Selected excerpt:
------

As in the "Ping-Pong diplomacy" that helped lead to establishment of U.S.-China relations in the early 1970s, sporting events seem to be the favored way to advance U.S.-Iran contacts. Recently, U.S. and Iranian weightlifting, wrestling, fencing and soccer teams have competed against each other, although not without controversy.

In April, Iran's junior fencing team landed at Chicago's O'Hare International Airport on the way to a tournament but refused to be fingerprinted--as current U.S. immigration rules require of arriving Iranians--and returned home.

Still, when members of Iran's Olympic Committee decided to build a more competitive basketball program, it was natural that they would turn to an American, sports officials and players here said.

"We just wanted a good coach, and Americans are known for basketball," said a top Iranian sports official, who declined to be quoted by name. Although politics had nothing to do with the decision to hire LeMoine, he said, sports "can help bring better relations between nations. If the United States government thinks about these factors, it could help in creating a dialogue. It's the responsibility of sports families to promote this."

Mariam Babaei, a 27-year-old guard on Iran's national women's basketball team, noted that Iranian President Mohammad Khatami encourages what he calls a "dialogue among civilizations." And, she said, "maybe Gary is just a little part of this policy."

"We don't have any problem with the American people," she said last week, while watching LeMoine coach a basketball clinic in Isfahan, a city of about 1.5 million people 250 miles south of Tehran. "The problem is between our governments," she said as she and about seven other women--forbidden by law to commingle with men on the court--watched practice from the sidelines.

LeMoine took a coaching job in Bahrain in 1987 after being passed over for the head coaching job at an Oklahoma high school. He has been on the road since, coaching club and national teams in Qatar, Saudi Arabia, Kuwait and Mongolia. He has returned often to the United States, coaching high school and small-college teams, many in his native Oklahoma and in Illinois, where his wife and two sons live.

As LeMoine led the Qatari national team at the Pan-Arab Games in Jordan this year, a scout asked if he would be interested in coaching the Iranians. LeMoine visited the country and met athletic officials and players in April--and accepted the job, over the objections of his mother in America and hard-line conservatives in Iran who wanted a home-grown coach.

"When I first started coming to the Middle East, it was during the Iran-Iraq war, and people thought I was crazy. But sometimes you just have to take risks, and I have been treated very well," said LeMoine, who has coached the Iranian men's national team to a .500 record during his eight-month contract, which expires this month. He added that he has never been threatened or antagonized by Iranians for being American. "The basic guy on the street here loves America," he said.

If there is political fallout from his job, LeMoine said, it's unintended. "Sports transcends politics and religion. It gets down to relationships between people. There are a lot of intangibles, but first and foremost it's a business, and the Iranians want results."

In practice sessions, LeMoine emphasizes fundamentals--how to pivot, screen, box out, double-team. He yells instructions in English, which most of his players understand, while an interpreter hollers in Iranian. He counsels discipline and patience for the Iranian players, who he says often "make two passes and put up a three-point shot."

"We're very happy to have him here because basketball is an American sport, and he's teaching us a lot of professional techniques," said Babak Nezafat, 24, a point guard on the national team.

Some citizens have complained that the team should have an Iranian coach, while others say an American might help patch up relations between the two countries, but Nezafat has his own view.

"I'm just a basketball player and I don't know anything about all that," he said. "From a sports point of view, it's been great having him here."

------

(Dataset entries)
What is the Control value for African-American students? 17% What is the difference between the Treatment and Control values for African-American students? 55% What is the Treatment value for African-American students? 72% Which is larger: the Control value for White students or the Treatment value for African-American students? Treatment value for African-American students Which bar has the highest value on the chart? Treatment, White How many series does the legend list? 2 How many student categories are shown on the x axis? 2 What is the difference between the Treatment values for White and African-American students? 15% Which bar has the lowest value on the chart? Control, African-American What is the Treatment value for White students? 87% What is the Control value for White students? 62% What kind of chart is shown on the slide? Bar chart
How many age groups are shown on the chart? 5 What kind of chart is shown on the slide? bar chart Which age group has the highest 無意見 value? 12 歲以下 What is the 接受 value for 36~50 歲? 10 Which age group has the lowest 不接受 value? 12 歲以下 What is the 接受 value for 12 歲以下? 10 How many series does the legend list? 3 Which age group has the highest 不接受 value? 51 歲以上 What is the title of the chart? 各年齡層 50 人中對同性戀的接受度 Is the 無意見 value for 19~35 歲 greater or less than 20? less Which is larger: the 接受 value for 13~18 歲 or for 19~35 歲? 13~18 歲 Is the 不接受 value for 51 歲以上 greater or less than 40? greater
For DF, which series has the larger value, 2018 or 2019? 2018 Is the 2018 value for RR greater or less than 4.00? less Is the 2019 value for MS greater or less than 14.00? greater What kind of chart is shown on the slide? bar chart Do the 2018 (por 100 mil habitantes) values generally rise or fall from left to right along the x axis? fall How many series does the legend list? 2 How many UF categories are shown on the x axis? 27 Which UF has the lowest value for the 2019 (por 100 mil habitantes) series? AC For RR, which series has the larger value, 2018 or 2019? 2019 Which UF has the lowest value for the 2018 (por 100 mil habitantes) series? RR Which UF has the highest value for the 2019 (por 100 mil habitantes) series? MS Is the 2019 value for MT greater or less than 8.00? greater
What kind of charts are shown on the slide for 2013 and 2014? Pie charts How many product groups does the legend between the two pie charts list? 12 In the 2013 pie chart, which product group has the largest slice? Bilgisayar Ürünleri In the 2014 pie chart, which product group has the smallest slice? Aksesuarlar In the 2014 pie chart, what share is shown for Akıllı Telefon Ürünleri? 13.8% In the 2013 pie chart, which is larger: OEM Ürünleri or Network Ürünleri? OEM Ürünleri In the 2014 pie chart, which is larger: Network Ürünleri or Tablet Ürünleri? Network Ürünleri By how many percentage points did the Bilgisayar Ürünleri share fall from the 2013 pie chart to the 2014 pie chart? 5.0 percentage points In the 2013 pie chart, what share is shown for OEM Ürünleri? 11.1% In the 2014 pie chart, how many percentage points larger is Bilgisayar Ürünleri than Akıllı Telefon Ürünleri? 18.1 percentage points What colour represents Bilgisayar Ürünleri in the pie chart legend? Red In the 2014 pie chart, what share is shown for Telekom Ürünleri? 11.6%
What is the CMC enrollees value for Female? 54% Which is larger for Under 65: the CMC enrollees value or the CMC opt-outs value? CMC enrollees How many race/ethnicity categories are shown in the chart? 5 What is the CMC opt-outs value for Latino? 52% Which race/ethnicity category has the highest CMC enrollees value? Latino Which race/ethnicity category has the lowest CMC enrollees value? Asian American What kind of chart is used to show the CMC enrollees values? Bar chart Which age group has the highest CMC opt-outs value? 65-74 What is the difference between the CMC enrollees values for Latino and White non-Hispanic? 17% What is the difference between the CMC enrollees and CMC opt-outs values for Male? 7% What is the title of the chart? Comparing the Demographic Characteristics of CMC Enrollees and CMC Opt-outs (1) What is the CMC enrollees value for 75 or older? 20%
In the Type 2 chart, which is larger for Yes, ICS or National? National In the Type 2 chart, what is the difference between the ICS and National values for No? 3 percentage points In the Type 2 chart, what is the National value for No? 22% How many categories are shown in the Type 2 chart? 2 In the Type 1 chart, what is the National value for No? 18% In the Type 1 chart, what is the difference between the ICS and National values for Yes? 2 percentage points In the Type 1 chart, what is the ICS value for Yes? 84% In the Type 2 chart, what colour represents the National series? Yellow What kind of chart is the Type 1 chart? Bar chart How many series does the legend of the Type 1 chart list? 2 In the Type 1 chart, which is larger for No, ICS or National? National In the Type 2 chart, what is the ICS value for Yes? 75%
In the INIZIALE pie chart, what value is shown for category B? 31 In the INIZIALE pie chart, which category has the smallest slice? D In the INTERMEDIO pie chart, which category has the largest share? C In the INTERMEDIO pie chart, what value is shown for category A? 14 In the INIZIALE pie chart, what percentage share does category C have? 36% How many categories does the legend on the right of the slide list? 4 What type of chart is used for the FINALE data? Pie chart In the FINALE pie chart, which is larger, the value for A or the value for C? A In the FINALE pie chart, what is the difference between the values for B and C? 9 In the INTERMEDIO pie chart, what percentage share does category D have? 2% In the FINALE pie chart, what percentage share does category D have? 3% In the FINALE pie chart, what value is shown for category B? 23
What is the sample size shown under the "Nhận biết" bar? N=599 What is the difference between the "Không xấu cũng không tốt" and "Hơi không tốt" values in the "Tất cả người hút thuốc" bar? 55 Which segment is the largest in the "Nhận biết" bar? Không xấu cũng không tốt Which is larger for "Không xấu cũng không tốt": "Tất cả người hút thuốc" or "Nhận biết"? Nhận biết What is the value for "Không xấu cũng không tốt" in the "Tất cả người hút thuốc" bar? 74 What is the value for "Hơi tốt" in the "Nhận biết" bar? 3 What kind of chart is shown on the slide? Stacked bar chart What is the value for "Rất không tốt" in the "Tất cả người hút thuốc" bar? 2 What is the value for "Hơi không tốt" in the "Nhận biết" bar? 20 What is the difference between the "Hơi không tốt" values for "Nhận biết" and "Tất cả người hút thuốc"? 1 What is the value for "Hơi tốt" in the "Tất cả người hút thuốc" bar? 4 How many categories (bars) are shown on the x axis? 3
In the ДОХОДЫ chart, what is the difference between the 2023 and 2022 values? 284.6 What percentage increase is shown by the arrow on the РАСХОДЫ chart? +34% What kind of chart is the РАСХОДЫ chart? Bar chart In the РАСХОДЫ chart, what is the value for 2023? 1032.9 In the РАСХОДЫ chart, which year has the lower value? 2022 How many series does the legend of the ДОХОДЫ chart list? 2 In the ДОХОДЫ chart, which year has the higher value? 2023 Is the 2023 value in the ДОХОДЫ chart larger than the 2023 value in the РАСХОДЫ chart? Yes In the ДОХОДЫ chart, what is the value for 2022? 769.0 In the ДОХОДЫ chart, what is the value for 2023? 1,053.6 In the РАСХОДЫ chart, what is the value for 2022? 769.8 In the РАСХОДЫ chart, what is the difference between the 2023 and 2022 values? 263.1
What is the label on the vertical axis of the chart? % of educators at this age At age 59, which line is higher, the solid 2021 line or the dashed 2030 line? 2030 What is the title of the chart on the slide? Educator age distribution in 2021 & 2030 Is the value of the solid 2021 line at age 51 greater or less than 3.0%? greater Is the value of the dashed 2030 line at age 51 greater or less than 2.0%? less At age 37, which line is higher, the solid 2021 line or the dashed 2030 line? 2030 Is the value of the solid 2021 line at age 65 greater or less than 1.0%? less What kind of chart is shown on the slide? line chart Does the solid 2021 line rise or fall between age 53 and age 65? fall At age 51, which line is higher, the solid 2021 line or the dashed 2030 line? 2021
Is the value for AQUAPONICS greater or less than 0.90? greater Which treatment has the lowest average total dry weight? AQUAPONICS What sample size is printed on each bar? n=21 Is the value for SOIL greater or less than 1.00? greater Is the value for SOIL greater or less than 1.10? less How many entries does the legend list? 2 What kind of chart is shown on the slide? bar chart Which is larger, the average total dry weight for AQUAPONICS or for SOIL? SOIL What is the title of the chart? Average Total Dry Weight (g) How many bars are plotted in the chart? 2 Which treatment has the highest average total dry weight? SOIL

------

Please reproduce the part of the Iran basketball article from "As LeMoine led" to "a home-grown coach.".

The answer:
As LeMoine led the Qatari national team at the Pan-Arab Games in Jordan this year, a scout asked if he would be interested in coaching the Iranians. LeMoine visited the country and met athletic officials and players in April--and accepted the job, over the objections of his mother in America and hard-line conservatives in Iran who wanted a home-grown coach.